ALS advocate and former NFL player Steve Gleason awarded Congressional Gold Medal

Gleason is the first NFL player to receive the highest honor from Congress.

Amid the historic impeachment proceedings against President Donald Trump on Wednesday, House Speaker Nancy Pelosi and other congressional leaders paused the partisan battle to honor former New Orleans Saints player and disability rights advocate Steve Gleason.

Gleason, 41, received the Congressional Gold Medal, the highest honor Congress gives to a civilian.

"I suppose I don't see my story as a football story or even an ALS story, but rather a human story," Gleason said during the ceremony. "The truth is that we all experience pain in our lives, but I believe that the problems we face are our opportunity to find our human purpose."

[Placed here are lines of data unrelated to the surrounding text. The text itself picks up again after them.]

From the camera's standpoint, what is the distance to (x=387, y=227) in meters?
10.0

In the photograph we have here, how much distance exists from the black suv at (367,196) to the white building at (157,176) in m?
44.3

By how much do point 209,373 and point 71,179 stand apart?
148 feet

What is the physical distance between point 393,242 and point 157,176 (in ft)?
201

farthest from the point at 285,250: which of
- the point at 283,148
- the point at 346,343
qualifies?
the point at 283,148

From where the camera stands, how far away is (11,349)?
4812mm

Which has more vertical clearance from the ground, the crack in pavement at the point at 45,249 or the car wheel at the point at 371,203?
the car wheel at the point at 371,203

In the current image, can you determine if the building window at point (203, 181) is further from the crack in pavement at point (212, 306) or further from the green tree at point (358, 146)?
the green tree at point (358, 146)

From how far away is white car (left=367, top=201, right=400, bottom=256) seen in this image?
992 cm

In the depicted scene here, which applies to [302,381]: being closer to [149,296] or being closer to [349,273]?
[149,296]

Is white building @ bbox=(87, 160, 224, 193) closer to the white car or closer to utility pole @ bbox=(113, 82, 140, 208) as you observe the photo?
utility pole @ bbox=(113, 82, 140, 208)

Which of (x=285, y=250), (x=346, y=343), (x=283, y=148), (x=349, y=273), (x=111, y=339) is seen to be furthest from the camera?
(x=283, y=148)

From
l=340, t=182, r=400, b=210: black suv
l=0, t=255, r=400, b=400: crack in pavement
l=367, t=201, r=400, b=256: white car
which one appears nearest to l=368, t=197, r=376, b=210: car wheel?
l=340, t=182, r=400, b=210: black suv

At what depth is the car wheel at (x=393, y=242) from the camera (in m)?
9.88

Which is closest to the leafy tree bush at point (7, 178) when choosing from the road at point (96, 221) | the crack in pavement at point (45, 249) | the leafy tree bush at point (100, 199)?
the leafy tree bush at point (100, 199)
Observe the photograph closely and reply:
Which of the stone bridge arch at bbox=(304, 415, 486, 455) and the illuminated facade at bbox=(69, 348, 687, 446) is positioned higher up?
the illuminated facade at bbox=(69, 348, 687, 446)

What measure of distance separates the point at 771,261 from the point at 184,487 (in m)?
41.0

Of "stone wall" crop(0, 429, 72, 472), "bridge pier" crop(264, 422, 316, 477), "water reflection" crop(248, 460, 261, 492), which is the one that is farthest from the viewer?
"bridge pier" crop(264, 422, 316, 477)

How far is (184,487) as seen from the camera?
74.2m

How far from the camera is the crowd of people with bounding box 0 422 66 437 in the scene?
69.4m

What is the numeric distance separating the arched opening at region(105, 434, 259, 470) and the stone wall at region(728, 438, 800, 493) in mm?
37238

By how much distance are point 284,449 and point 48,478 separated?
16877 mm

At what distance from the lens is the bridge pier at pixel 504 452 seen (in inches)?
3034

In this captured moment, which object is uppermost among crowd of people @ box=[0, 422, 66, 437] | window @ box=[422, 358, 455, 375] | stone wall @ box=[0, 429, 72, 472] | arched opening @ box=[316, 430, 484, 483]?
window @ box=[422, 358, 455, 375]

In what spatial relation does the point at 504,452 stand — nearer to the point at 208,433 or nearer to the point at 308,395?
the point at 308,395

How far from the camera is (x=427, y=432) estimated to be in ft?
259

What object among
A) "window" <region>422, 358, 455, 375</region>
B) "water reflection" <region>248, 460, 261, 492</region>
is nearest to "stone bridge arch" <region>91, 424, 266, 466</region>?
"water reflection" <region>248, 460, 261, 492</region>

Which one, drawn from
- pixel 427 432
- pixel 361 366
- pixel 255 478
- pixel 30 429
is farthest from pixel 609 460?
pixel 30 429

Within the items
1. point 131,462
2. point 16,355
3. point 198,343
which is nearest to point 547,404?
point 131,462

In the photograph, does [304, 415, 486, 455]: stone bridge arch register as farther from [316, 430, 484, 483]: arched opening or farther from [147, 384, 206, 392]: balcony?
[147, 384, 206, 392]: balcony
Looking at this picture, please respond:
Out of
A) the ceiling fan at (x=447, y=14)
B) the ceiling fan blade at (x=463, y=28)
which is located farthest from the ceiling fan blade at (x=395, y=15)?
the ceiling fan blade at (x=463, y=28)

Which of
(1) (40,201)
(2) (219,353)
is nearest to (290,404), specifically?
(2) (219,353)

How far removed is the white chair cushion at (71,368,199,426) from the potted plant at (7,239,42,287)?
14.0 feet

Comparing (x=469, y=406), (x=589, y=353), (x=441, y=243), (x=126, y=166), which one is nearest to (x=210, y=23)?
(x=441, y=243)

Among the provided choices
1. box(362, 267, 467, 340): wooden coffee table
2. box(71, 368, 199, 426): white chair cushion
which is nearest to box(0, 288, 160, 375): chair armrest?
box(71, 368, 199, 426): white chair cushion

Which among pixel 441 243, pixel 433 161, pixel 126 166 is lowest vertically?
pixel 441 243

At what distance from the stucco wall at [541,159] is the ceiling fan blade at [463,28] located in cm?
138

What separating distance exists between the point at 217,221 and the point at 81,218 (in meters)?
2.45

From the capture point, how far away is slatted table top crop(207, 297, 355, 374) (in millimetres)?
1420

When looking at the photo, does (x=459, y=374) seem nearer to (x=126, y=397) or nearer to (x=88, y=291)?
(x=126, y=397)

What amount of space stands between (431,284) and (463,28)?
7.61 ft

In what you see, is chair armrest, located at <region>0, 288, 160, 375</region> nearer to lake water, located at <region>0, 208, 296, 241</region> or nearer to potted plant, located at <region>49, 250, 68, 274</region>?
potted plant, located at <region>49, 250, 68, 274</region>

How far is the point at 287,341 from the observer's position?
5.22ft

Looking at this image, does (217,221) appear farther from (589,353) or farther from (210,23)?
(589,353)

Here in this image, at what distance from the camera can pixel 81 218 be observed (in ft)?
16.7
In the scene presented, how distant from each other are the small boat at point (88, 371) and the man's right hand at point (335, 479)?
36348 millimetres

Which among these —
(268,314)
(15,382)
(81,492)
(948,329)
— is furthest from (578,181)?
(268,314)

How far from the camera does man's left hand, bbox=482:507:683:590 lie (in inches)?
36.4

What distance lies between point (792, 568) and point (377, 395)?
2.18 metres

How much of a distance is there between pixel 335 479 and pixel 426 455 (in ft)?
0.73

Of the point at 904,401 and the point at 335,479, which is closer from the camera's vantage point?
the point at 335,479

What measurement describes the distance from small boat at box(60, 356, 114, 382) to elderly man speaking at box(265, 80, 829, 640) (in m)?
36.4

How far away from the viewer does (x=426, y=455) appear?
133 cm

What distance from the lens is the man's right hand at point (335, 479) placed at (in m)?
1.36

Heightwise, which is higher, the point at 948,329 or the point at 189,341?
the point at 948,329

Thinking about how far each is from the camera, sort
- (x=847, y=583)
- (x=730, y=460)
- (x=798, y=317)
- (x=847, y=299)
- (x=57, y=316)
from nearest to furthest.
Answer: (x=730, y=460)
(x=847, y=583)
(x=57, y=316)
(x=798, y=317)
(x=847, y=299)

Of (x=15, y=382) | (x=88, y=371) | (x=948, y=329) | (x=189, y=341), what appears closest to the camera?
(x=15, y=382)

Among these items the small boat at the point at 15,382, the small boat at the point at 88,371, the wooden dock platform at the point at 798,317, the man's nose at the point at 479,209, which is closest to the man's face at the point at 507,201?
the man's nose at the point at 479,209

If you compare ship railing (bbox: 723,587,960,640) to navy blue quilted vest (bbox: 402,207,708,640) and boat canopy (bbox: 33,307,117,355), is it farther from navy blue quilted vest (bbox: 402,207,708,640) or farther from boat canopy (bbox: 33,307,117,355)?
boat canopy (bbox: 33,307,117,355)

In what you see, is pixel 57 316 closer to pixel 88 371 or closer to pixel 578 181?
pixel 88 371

After his football career, Gleason contracted amyotrophic lateral sclerosis (ALS) -- also called Lou Gehrig's disease, a neurodegenerative disease that affects muscle movement and in late stages can cause paralysis and even death.

He became an advocate for patients with ALS and in 2015 he worked to pass "The Steve Gleason Act" and later the "Steve Gleason Enduring Voices Act of 2017," laws that give Medicare patients access to "eye tracking accessories for speech generating devices" to patients of ALS and other conditions.

Gleason founded the Gleason Initiative Foundation, also known as "Team Gleason," with the mission of showing that patients can live and thrive after an ALS diagnosis.

The foundation helps provide leading technology, awareness and care for ALS patients. Gleason worked with Microsoft in 2015 to develop technology that allows people who are paralyzed to control their wheelchairs with their eyes.

In December, when he learned that he was to receive the Congressional Gold Medal, he said he and his family have come a long way since his initial diagnoses in 2011.

"In many ways, I feel I've conquered ALS." Gleason said. "Not only that, our foundations help others to be fellow conquerors - until we find treatments and a cure."

Gleason was joined at the ceremony on Wednesday afternoon by his wife, Michel, and son, Rivers.

"I am honored and accept the Congressional Gold Medal for all the families who have been diagnosed with ALS, as well as anyone struggling to overcome life's inevitable adversities," Gleason said.

In addition to Pelosi, Senate Majority Leader Mitch McConnell, Senate Minority Leader Chuck Schumer and House Minority Leader Kevin McCarthy were among the politicians from both sides of the aisle who attended Wednesday's ceremony.

"Truly Steve's faith and goodness have given many people hope," Pelosi said in her remarks. "Hope and a better future for those with ALS and for those all struggling in the face of adversity."

McConnell, who sat directly next to Pelosi during the ceremony, drew attention in his remarks to how many people looked up to Gleason as an inspiration.

"They've got their saint alright," McConnell said, adding "number 37 to be precise."

And on the day of current Saints quarterback Drew Brees and his son Baylen's birthday, Brees said there was no place they'd rather be than attending Gleason's ceremony.

"There is no person on earth with the strength, courage, passion and tenacity to overcome all obstacles and make the lasting impact that Steve has made," Brees said. "A true American hero."

From 2000 to 2008, Gleason was a safety for the New Orleans Saints and is best known for blocking a punt that led to the Saints' first victory in the teams' Mercedes-Benz Superdome stadium following Hurricane Katrina.